O juiz Marcus Vinicius Ayres Barreto, da 1ª Vara Cível de Catalão, concedeu liminar para suspender, até decisão final, cobrança de mais de R$75 mil feita pela Enel Distribuição a uma consumidora do município. O valor foi cobrado após a concessionária de energia elétrica realizar perícia em medidor de energia. Porém, a proprietária do imóvel alega que o procedimento foi realizado sem acompanhamento e sem seu conhecimento.

Ao conceder a medida, o magistrado determinou, ainda, que a Enel se abstenha de cortar a energia elétrica em virtude do referido débito até decisão final dos autos, além de se abster de incluir o CPF da consumidora nos órgãos de restrição ao crédito. Foi designada audiência de conciliação para o próximo dia 9 de dezembro. A dona do imóvel foi representada na ação pelos advogados Roberto Luiz da Cruz e Max Paulo Correia de Lima.

A consumidora relata na ação que possui imóvel localizado no município de Catalão, que é destinado para aluguéis. Diz que, em dezembro do ano passado, a Enel lavrou Termo de Ocorrência e Inspeção, retirando o medidor de energia sem acompanhamento ou seu conhecimento, sob alegação de que iam realizar perícia técnica.

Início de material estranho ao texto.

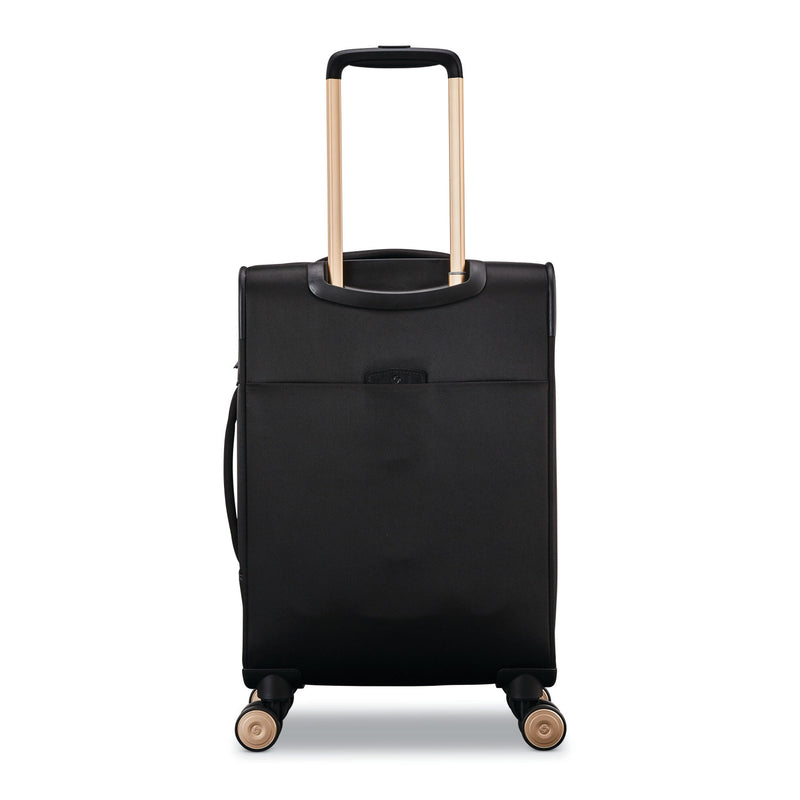 Mobile Solution 21.5 inch suitcase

Salienta que, após a realização da perícia unilateral, recebeu Notificação de Débito de Irregularidade, cobrando o valor de R$75.794,67, sob alegação de que o medidor de energia teria sido adulterado. A consumidora disse que apresentou Recurso Administrativo, alegando que o imóvel estaria desocupado nos últimos seis meses e que o locatário anterior consumia mais energia elétrica do que atual locatário. Porém, a cobrança foi mantida.

A defesa da consumidora ingressou com Ação Declaratória de Inexistência de Débito com Pedido Liminar sob a alegação de que o laudo técnico não demonstrava qualquer adulteração no medidor de energia e que ele seria nulo. Isso porque, teria sido realizado sem acompanhamento da consumidora ou qualquer testemunha.

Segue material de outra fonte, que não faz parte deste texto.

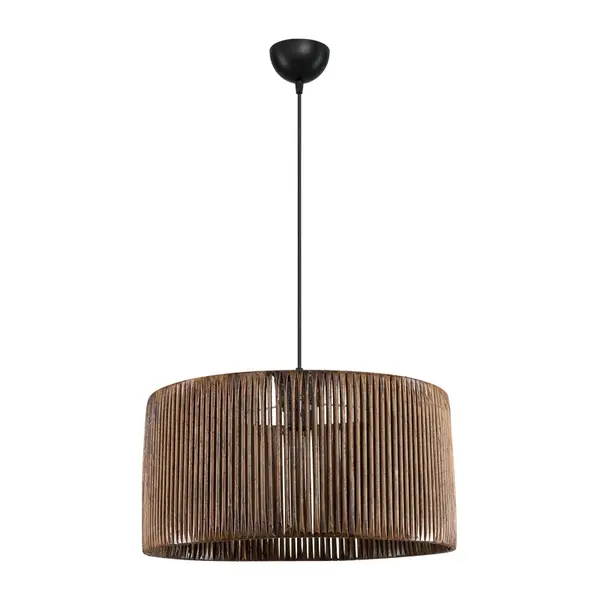 Lampa Lambu, Maro, 40x40x20 cm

Ao analisar o caso, o magistrado disse que, embora em sede de juízo de cognição sumária, está suficientemente comprovado o fundado receio de dano irreparável ou de difícil reparo para a promovente. Isso porque, demonstrada a condição de consumidora e a iminência de corte no fornecimento de energia elétrica.

O magistrado lembrou que a consumidora sustentou que não acompanhou a vistoria/perícia no medidor realizada de forma unilateral. Muito menos teve ciência da suposta irregularidade no momento da fiscalização, tendo sido impedida de exercer seu direito à ampla defesa e contraditório, inclusive.